川和歯科 木村 謙吾 院長 (KENGO KIMURA)
大学卒業後、大学病院の補綴科に入局。1983年に『川和歯科』を開院(横浜市営地下鉄グリーンライン「川和町駅」より徒歩7分)。都筑区歯科医師会の前会長としても地域の歯科医療に力を尽くしてきた。
「患者さんを待たせない」──幼い頃の体験が育んだ歯科医師としての原点
私の子ども時代は歯医者さんの数が非常に少なく、歯のことで本当に苦労をしたものなのです。夏休み、朝6時に診療所に行って番号をとり、また予約の時間に診療所を訪れ、そこでも2、3時間待たされる。そうした、いらぬ苦労は頭に残るものでして(苦笑)、その印象と、自分なりに手先が器用だと思っていたことからこの道を目指そうと考えたわけです。その反動でしょうか、当院では余裕を持って時間をおとりすることで、患者さんが待合室で待つことのないよう配慮しています。患者さんの気持ちを考えてもそうなのですが、なにより、私自身が人を待たせるのがイヤだからなんですね(笑)。

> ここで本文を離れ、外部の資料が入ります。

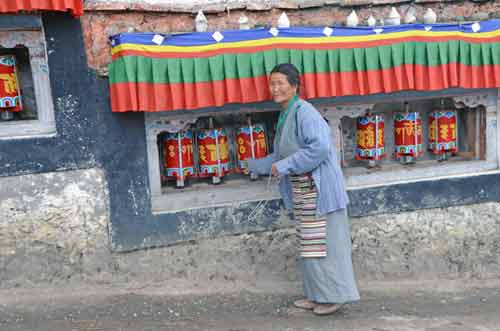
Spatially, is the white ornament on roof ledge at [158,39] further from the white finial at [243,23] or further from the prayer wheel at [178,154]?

大学を卒業後、補綴科に入局しました。あの時代、手先の器用さは補綴科でこそ存分に発揮出来るものと考えていました。入れ歯作りそのものも私のような人間にとっては非常に楽しいことでしたし、何より患者さんの口元にそれが入ったときは劇的に状況が変わるものですから。その瞬間の患者さんの喜ぶ顔が見たくて今に続いているようなものです。

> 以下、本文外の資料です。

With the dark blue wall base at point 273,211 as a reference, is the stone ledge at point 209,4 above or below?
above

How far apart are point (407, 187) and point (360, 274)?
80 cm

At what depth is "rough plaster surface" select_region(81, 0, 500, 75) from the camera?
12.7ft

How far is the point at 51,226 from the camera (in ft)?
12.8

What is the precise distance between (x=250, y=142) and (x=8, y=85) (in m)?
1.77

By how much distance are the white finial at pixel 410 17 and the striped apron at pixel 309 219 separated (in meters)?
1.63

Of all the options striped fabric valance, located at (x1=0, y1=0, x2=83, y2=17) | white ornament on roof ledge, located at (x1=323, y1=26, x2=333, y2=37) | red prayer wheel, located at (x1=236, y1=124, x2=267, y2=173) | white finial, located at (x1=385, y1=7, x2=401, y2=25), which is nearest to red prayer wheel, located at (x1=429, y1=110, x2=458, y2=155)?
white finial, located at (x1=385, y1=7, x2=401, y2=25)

『川和歯科』は、1983年に開院致しました。ニュータウンと言われる都筑区の中で、ここは比較的平均年齢の高い地域であると言えます。私が得意とする補綴の技術は、ご高齢の方にこそ必要とされるものであり、開院を考えた際、この場所を選んだということなのです。
痛みへの不安を和らげ、安心して通い続けられる歯科医院を目指して
開院当初からいらしている方、そして、その方々のお子さんであったり孫であったりという形で、代々、家族ぐるみでいらっしゃってくれています。
さて、大半の人が「出来れば歯医者には行きたくない」とお思いなのではないでしょうか。その理由は、「痛い」から。であれば、出来る限りその痛みを感じることのないよう、過分な心配を掛けることのないようにするのが歯科医師の務めだと思っています。
「痛い」のが怖くて、ぎりぎりの状態になって駆け込んで来ても、痛みのない治療は望むべくもありません。そうなりますと、応急的な処置を終えるとまた足が遠のいてしまう。結果、状態は悪くなるばかりで、やがては抜歯という事態をもたらす。歯の悪循環とも呼ぶべきものです。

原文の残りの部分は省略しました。